Arizona is a popular location for Major League Baseball spring training, as it is the site of the Cactus League. The only other location for spring training is in Florida with the Grapefruit League. In 2009, the Los Angeles Dodgers opened a new spring training facility in Phoenix owned by Glendale, making them the 14th team in Arizona. Spring training has been somewhat of a tradition in Arizona since 1947 (i.e. the Cleveland Indians in Tucson until 1991, and the San Diego Padres in Yuma until 1992) despite the fact that the state did not have its own major league team until the state was awarded the Diamondbacks in Phoenix as an expansion team. The state currently hosts the following teams for spring training:

- Arizona Diamondbacks at Salt River Fields
- Chicago Cubs at Sloan Park in Mesa
- Chicago White Sox at Camelback Ranch-Glendale in Phoenix
- Cincinnati Reds at Goodyear Ballpark
- Cleveland Guardians at Goodyear Ballpark
- Colorado Rockies at Salt River Fields
- Kansas City Royals at Surprise Stadium
- Los Angeles Angels of Anaheim at Tempe Diablo Stadium.
- Los Angeles Dodgers at Camelback Ranch-Glendale in Phoenix
- Milwaukee Brewers at Maryvale Baseball Park in Phoenix
- Oakland Athletics at Hohokam Stadium in Mesa
- San Diego Padres at Peoria Sports Complex
- San Francisco Giants at Scottsdale Stadium, but also in Papago Park of Phoenix
- Seattle Mariners at Peoria Sports Complex, but also in Chandler
- Texas Rangers at Surprise Stadium

Besides being home to MLB spring training, Arizona is also home to the Arizona Fall League. The Fall League was founded in 1992 and is a minor league baseball league designed for players to refine their skills and perform in game settings in front of major and minor league baseball scouts and team executives, who are in attendance at almost every game. The league got exposure when Michael Jordan started his time in baseball with the Scottsdale Scorpions.

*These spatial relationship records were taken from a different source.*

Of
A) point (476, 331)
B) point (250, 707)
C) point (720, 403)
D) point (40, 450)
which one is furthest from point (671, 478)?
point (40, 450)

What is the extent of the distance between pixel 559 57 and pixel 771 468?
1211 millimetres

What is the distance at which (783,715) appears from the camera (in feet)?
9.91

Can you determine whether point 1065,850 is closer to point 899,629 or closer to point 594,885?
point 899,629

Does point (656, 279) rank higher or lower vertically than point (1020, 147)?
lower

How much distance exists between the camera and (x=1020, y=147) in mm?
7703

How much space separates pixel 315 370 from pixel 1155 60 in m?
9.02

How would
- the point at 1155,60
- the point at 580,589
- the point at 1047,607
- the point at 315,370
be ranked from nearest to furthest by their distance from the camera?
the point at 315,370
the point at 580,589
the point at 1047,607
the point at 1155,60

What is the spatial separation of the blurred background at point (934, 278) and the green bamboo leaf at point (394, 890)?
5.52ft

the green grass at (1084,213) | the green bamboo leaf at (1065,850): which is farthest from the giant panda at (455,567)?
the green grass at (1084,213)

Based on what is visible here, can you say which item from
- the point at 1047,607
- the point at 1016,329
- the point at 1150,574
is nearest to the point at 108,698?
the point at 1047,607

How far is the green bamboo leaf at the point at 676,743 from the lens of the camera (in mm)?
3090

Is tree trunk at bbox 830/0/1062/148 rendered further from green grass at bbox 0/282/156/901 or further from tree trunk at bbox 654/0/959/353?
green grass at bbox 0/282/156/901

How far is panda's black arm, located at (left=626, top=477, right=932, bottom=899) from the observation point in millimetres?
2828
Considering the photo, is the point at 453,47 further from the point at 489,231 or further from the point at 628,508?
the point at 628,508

Arizona is also the home of the Arizona Diamondbacks, a professional baseball team based in Phoenix and founded in 1998 as an expansion team in the National League's West Division of the MLB. They play their home games at Chase Field. They became the fastest expansion team to win a World Series title (four seasons) when they beat three-time defending champ the New York Yankees in 2001.

==Basketball==
The Phoenix Suns play in the National Basketball Association's Pacific Division and are the only team not from California in that division. They are also the only men's professional sports team left that does not brand itself as an Arizona team, only from the city of Phoenix. They were founded in 1968 and play their home games at Mortgage Matchup Center. They have appeared in three NBA Finals, but have yet to win a championship.

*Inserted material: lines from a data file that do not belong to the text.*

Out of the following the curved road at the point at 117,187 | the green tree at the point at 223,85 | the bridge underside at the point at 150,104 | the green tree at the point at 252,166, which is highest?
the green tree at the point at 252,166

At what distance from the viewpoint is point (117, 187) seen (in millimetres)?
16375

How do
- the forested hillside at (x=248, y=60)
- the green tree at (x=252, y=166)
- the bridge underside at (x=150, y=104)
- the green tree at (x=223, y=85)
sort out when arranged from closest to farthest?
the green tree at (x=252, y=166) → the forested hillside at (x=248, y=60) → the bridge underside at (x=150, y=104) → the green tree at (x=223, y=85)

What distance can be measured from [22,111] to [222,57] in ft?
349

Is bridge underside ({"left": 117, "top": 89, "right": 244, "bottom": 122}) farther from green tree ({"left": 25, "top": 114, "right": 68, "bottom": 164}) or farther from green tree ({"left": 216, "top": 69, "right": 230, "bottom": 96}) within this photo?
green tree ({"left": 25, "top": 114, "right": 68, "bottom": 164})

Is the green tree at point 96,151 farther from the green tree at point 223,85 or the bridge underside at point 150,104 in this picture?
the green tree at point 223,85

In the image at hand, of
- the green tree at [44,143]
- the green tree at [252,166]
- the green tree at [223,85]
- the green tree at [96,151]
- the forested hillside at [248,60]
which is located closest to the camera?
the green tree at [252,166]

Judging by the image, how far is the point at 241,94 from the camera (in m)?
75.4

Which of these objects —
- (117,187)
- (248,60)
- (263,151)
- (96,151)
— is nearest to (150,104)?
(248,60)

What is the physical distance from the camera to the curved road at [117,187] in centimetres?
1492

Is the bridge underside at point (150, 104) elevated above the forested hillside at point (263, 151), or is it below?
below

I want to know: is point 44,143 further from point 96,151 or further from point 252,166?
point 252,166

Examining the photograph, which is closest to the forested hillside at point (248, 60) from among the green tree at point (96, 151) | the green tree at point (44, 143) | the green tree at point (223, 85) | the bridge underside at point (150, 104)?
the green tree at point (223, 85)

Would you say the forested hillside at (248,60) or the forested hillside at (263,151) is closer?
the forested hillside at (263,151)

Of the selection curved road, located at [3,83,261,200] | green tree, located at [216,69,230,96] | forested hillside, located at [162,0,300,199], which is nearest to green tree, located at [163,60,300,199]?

The Phoenix Mercury are a professional Women's National Basketball Association team based in Phoenix. They play their home games at Mortgage Matchup Center as well. They were founded in 1997 as one of the league's inaugural teams. They play in the Pacific Division of the WNBA. They have won three WNBA titles.

==Professional football==

The Arizona Cardinals are a professional National Football League team based in Phoenix. They were founded in 1898 in Chicago, Illinois. They currently play at State Farm Stadium. They have never won a Super Bowl, losing in their only appearance in Super Bowl XLIII at the conclusion of the 2008-09 season. They play in the National Football Conference's West Division.

In addition to games involving the Cardinals, four Super Bowls have been hosted in Arizona:
- Super Bowl XXX (1996)
- Super Bowl XLII (2008)
- Super Bowl XLIX (2015)
- Super Bowl LVII (2023)

==Ice hockey==
The Arizona Coyotes are an inactive professional National Hockey League team formerly based in Glendale. They played their home games at Gila River Arena. They have never played in a Stanley Cup Final. They moved to Arizona in 1996 from Winnipeg, Manitoba before deactivating in 2024, transferring their entire roster and staff to the Utah Mammoth. They played in NHL's Central Division.